After my guest column “Help Put East Dallas to Work” appeared in the Advocate’s December issue (page 7, just in case you saved a copy), the Advocate offered me the opportunity to write a monthly column dealing with activities taking place in the Police Department’s Central Division, which includes Old East Dallas.
In this column, there will be no dramatic, detailed accounts of crimes, I’ll leave that to big city reporters. What I hope to do is keep you informed of things going on in your community that the Police Department is involved in.
Community Policing and Weed and Seed
Interactive Community Policing is a grass roots effort by neighborhoods, businesses, churches and government agencies to address crime and quality of life issues in neighborhoods. The idea is to attack crime from an additional front, to deal with problems which contribute to some crimes instead of reacting to crimes after they have occurred.
Chief Ben Click strongly supports the community policing concept and has started ICP in all six patrol divisions.
One sergeant and four police officers in the Central Operations bureau were reassigned to work full time on ICP duties. Because the goals and objectives of Weed and Seed and ICP so closely parallel each other, one of the primary objectives of the new ICP unit will be to focus activities in the Weed and Seed targeted area – our neighborhood.
This benefits Weed and Seed by providing manpower for the “Weeding” and benefits ICP by utilizing the current community input through the already established “Community Advisory Committee” and “Community Revitalization Committee.”

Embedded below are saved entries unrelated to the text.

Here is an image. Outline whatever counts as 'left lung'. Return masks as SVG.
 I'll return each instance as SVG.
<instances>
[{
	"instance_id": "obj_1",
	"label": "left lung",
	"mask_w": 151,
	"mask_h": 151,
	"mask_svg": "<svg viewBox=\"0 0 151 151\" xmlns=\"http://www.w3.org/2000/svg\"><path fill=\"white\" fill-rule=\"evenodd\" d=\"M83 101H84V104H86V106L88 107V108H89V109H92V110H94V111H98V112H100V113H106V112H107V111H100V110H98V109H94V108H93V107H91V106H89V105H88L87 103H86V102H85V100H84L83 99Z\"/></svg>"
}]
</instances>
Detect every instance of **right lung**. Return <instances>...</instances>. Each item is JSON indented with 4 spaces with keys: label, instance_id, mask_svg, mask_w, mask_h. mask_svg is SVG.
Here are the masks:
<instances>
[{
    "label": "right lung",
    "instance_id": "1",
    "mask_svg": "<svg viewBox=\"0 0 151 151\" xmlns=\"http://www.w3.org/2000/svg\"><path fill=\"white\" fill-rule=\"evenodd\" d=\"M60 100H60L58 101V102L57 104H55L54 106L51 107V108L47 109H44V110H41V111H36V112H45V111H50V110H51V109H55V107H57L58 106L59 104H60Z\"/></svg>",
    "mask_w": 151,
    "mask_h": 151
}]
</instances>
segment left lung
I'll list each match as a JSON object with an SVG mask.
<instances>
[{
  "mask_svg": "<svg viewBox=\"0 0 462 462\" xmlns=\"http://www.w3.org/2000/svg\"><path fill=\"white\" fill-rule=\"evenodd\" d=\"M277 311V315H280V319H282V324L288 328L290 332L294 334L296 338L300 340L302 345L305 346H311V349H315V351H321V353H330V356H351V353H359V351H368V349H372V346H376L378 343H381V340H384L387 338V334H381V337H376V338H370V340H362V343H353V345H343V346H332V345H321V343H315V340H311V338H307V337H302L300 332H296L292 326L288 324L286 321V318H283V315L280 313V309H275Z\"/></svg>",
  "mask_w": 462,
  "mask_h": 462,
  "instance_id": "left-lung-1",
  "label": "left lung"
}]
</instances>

I have been assigned to coordinate Weed and Seed activities with the Interactive Community Policing unit at the Central Operations Division. The ICP unit is supervised by Sgt. Wayne Antrobus and includes Officers Victor Lozada and David Beideck working during the day; and Officers Tom Raley and Tom Sible working the evening hours.
Sick of Graffiti?
Last October we were offered the opportunity, by the University of Texas at Arlington, to apply to become Program Partners with AmeriCorps-UTA. Our application for two AmeriCorps Member Volunteers has been accepted by the University.
AmeriCorps is a national service program similar to the Peace Corps. The services provided by volunteers in this program address the needs of education, public safety, human services and environment within urban and rural communities in America.
On Feb. 1, AmeriCorps volunteers will begin to develop a graffiti abatement program in the Central Operations Division. The two members, working out of Central Division’s ICP Unit, will be responsible for planning, organizing and implementing a volunteer-driven program to address the removal of graffiti from public and private property in targeted neighborhoods.